Change log, containing MBIDs of modified artists would be extremely useful for muspy, and I believe for any website/service needing a small subset of the MB database. Whatever option you select for the advanced service, please also expose the raw change log.
Alexander: The change feed that we listed is exactly what you ask for. Have you taken a look?
This is great! At Last.fm, we regularly import data from MusicBrainz, and we aim to have every artist, release, and recording MBID linked to an entity in our catalogue. For this, we added custom triggers to our local copy of the MusicBrainz DB to find what changed with the last update. I had a quick look at the JSON change feed and I’m happy to work on a Java library that accesses it and hides its details.
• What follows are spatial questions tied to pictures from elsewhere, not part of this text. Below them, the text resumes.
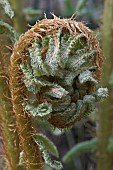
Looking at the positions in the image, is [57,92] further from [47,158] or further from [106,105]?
[106,105]

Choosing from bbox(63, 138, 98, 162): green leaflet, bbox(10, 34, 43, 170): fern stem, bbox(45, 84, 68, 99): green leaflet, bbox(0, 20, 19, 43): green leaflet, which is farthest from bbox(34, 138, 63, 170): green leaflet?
bbox(63, 138, 98, 162): green leaflet

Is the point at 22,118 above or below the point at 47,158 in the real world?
above

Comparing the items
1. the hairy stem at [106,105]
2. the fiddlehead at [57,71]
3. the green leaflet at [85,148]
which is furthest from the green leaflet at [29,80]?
the green leaflet at [85,148]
Also, from time to time we need to compare all MBIDs in our catalogue against the MBIDs in the MusicBrainz DB (updates may fail and we end up with outdated/missing MBIDs). I’m interested to see if the proposed solution with Bloom filters can handle and simplify this.
For my customers Option #1 would probably suffice with a limit of 4000 mbids, as a 40,000 song lib would still only take 10 seconds to check all songs that have changed. A webservice call that supports Option #2 (bloom filters might be useful) , together with a client lib to simply things, but unless a Java lib was provided it would be of no use to me and I dont expect that to be the preferred langugae of the mb-dev team.
Option #4 is not terribly useful as it depends on the users using Musicbrainz collections. most of my tagger customers do not take advantage of Musicbrainz collections.
mayhem: The change feed looks perfect, thank you! I’ll update muspy to use it asap.